By performing the heat treatment method according to the present disclosure as described above, it is possible to effectively cool the heating plate within a short period of time.
According to the present disclosure as described above, by enabling heat exchange between the refrigerant and the heating plate to be performed more effectively, it is possible to lower the temperature of the heating plate within a short period of time, thereby significantly increasing the operating rate of the entire facility.
In particular, while securing substantial contact force and contact area with the heating plate through the ball plunger or the heat conduction pad with high thermal conductivity and elasticity, the cooling pin performs heat exchange in direct contact with the refrigerant. Thus, it is possible to further increase the cooling rate of the heating plate.
Furthermore, a predetermine distance may be secured between the chilling plate and the heating plate through the cooling pin and the ball plunger. Thus, it is possible to cool the heating plate through the chilling unit even in a situation in which the lift pin protrudes on the heating plate.
The above description is only an example describing a technological scope of the present disclosure. Various changes, modifications, and replacements may be made by those skilled in the art without departing from the spirit and scope of the present disclosure. Therefore, the embodiments disclosed above and in the accompanying drawings should be considered in a descriptive sense only and not for limiting the technological scope. The technological scope of the present disclosure is not limited by the embodiments and the accompanying drawings. The spirit and scope of the present disclosure should be interpreted by the appended claims and encompass all equivalents falling within the scope of the appended claims.

Claims

What is claimed is:

1. A heat treatment apparatus comprising:

a chilling unit comprising:

a chilling plate configured to be moved toward a heating plate of a heating unit configured to perform a heat treatment process on a substrate;

a refrigerant flow path provided in the chilling plate and configured to allow a refrigerant to flow therethrough; and

a heat exchange medium configured to cool the heating plate in contact with at least a portion of the heating plate through heat exchange between the heating plate and the refrigerant in the refrigerant flow path.

2. The heat treatment apparatus of claim 1, wherein the heat exchange medium comprises a cooling pin disposed on a lower surface of the chilling plate and having a predetermined level of thermal conductivity.

3. The heat treatment apparatus of claim 2, wherein the cooling pin is configured such that an upper portion of the cooling pin partially protrudes into the refrigerant flow path to make direct contact with the refrigerant flowing in the refrigerant flow path.
-=-=-=-=-
▸ Written instruction 1
In the patent excerpt, what components does claim 1 list for the chilling unit?
The patent excerpt and the records have no connection to each other.

▸ Data provided
-=-=-=-=-
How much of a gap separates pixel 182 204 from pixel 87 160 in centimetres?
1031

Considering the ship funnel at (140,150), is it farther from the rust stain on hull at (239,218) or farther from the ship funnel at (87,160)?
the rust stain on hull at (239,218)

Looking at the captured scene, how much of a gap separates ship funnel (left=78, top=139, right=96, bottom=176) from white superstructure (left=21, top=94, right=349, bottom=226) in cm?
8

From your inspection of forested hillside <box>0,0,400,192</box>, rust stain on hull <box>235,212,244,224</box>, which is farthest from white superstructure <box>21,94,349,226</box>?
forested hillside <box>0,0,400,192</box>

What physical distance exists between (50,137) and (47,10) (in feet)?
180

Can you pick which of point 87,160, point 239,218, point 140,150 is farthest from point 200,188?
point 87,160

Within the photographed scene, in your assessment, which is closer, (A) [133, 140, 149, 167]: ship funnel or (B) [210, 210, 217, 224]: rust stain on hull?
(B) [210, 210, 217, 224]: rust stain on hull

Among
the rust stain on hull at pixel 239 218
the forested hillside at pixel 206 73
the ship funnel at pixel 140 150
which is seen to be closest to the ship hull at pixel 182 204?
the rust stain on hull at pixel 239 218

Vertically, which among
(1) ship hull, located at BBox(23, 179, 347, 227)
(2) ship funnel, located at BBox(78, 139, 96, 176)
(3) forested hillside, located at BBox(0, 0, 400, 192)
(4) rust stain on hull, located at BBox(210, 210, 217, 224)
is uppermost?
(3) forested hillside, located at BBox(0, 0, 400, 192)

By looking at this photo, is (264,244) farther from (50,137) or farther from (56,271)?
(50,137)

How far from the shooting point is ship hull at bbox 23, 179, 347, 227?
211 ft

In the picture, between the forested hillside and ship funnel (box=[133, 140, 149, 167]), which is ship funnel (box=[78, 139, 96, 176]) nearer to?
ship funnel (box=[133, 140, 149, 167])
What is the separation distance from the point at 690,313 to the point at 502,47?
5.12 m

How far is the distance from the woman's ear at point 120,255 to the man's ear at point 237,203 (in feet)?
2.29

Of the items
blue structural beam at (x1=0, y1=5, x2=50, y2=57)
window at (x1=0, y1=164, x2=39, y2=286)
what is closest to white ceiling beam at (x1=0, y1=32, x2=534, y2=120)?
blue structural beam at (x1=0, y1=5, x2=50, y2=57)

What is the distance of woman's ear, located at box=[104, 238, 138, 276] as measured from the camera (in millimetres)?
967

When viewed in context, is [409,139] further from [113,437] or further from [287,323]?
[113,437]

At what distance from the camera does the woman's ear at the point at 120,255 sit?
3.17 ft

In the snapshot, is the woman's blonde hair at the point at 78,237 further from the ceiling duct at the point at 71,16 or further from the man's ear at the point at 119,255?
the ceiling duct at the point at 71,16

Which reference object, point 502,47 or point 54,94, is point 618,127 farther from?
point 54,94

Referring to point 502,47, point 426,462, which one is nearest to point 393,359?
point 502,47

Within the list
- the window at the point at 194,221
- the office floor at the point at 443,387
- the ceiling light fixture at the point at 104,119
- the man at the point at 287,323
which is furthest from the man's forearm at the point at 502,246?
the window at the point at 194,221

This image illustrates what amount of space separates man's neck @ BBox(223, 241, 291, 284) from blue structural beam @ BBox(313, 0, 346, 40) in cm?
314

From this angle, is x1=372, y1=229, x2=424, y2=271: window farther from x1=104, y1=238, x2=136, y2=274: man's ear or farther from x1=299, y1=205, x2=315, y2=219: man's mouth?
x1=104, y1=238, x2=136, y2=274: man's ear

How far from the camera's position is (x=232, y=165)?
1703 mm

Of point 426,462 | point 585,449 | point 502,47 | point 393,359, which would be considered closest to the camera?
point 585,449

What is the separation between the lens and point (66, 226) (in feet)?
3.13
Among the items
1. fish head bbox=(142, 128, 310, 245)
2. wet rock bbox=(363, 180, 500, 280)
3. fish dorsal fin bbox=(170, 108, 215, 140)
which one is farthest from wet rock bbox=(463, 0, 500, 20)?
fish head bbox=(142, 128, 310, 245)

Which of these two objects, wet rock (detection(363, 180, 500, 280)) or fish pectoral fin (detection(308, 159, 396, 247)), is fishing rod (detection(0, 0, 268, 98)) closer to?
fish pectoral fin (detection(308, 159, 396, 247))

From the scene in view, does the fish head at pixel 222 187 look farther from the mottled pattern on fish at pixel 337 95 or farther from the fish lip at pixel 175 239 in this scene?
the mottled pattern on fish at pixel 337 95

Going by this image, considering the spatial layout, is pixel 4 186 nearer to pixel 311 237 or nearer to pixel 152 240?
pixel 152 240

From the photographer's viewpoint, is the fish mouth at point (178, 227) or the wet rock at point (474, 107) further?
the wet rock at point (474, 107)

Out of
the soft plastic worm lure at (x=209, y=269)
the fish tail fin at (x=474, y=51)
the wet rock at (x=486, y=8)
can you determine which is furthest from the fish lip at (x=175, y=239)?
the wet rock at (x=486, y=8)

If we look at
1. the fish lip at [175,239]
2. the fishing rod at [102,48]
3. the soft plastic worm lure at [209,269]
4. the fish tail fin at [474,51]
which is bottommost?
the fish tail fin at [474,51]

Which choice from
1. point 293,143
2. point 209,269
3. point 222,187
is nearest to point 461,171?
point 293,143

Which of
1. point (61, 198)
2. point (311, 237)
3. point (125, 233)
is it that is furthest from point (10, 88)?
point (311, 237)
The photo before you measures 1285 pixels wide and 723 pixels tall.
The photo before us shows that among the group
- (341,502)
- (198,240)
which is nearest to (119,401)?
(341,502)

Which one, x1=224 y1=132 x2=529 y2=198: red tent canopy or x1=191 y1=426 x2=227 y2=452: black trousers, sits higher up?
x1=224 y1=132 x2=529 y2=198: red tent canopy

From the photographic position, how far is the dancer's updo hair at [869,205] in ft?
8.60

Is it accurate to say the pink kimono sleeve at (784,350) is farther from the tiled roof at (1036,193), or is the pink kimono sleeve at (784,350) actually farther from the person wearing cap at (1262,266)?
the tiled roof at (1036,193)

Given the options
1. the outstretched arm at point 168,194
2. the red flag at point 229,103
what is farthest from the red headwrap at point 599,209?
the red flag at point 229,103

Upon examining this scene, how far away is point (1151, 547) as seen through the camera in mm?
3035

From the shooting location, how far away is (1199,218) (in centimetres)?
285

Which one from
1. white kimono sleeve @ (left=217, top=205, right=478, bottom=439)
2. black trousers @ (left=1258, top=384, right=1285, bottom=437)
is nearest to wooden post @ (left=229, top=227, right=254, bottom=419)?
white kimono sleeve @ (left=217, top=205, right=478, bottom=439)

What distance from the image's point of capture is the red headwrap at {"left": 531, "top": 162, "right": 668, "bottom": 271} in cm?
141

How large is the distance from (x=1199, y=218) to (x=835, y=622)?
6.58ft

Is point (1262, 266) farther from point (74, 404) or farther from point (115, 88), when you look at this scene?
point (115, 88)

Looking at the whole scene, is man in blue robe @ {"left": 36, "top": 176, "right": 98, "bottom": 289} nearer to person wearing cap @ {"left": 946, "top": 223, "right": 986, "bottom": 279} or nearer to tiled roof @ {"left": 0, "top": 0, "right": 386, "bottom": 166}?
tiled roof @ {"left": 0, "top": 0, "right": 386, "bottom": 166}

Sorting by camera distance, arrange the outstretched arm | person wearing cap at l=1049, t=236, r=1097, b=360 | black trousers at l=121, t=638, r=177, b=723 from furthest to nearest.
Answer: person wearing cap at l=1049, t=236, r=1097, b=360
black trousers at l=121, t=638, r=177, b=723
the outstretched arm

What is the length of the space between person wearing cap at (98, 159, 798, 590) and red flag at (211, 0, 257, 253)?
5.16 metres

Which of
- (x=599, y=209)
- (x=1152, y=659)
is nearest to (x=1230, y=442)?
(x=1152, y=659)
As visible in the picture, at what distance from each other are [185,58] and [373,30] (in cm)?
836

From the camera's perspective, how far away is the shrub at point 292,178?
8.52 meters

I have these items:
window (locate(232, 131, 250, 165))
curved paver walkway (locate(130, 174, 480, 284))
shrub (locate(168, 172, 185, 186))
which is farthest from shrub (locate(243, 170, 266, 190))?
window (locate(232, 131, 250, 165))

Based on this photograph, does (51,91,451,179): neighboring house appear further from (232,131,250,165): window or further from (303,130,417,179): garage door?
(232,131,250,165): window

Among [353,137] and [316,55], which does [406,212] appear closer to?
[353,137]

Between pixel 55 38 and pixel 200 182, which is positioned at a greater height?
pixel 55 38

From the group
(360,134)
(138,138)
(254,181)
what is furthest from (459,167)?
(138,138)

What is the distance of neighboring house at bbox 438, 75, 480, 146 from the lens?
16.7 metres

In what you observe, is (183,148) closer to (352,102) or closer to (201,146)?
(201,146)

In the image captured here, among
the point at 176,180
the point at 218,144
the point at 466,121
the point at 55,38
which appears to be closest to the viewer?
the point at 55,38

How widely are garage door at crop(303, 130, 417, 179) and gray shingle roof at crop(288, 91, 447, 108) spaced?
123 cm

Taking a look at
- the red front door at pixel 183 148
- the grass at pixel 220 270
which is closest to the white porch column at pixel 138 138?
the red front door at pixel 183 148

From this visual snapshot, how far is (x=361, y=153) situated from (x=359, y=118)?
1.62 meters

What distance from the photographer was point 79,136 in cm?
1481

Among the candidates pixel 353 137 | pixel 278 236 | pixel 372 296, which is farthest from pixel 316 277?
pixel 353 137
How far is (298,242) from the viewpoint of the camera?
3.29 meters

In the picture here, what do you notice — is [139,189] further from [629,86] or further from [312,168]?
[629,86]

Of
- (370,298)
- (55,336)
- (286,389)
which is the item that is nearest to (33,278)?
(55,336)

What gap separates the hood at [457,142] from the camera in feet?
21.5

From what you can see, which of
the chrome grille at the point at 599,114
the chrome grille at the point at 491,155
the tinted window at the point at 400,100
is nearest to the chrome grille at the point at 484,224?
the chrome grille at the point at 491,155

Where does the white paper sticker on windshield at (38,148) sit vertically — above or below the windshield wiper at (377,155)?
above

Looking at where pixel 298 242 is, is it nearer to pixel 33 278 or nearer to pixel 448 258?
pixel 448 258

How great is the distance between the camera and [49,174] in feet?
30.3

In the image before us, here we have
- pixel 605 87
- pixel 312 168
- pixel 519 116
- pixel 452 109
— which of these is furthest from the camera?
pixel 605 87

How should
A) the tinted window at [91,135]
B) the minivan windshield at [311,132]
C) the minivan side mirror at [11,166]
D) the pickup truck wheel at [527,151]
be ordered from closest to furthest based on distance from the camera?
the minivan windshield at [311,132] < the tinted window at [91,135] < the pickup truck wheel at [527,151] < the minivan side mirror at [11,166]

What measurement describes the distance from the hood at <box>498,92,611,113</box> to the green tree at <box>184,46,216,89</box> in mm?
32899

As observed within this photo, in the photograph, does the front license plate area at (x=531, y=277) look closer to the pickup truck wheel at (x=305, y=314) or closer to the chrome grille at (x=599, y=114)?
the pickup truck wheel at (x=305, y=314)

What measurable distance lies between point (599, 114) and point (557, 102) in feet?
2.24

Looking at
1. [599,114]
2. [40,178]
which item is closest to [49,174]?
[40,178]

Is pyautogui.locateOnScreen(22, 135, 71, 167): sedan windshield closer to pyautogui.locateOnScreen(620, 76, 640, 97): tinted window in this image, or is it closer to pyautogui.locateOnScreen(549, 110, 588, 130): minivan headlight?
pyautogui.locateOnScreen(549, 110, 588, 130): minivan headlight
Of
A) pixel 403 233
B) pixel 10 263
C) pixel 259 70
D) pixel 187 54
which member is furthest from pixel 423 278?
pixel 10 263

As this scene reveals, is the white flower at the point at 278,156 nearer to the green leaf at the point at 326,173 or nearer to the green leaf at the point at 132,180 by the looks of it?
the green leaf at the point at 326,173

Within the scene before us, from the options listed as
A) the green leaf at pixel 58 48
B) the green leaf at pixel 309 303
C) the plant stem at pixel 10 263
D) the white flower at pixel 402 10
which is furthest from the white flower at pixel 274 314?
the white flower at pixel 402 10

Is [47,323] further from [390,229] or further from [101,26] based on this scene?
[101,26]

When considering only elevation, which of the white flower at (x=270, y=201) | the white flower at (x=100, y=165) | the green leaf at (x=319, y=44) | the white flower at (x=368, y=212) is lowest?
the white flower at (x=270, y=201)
-=-=-=-=-
▸ Written instruction 2
Which lines of the records contain the string "headlight", with case counting? Report each of those lines in full.

▸ Worked solution 1
- A chilling plate
- A refrigerant flow path
- A heat exchange medium

▸ Worked solution 2
Is pyautogui.locateOnScreen(22, 135, 71, 167): sedan windshield closer to pyautogui.locateOnScreen(620, 76, 640, 97): tinted window in this image, or is it closer to pyautogui.locateOnScreen(549, 110, 588, 130): minivan headlight?
pyautogui.locateOnScreen(549, 110, 588, 130): minivan headlight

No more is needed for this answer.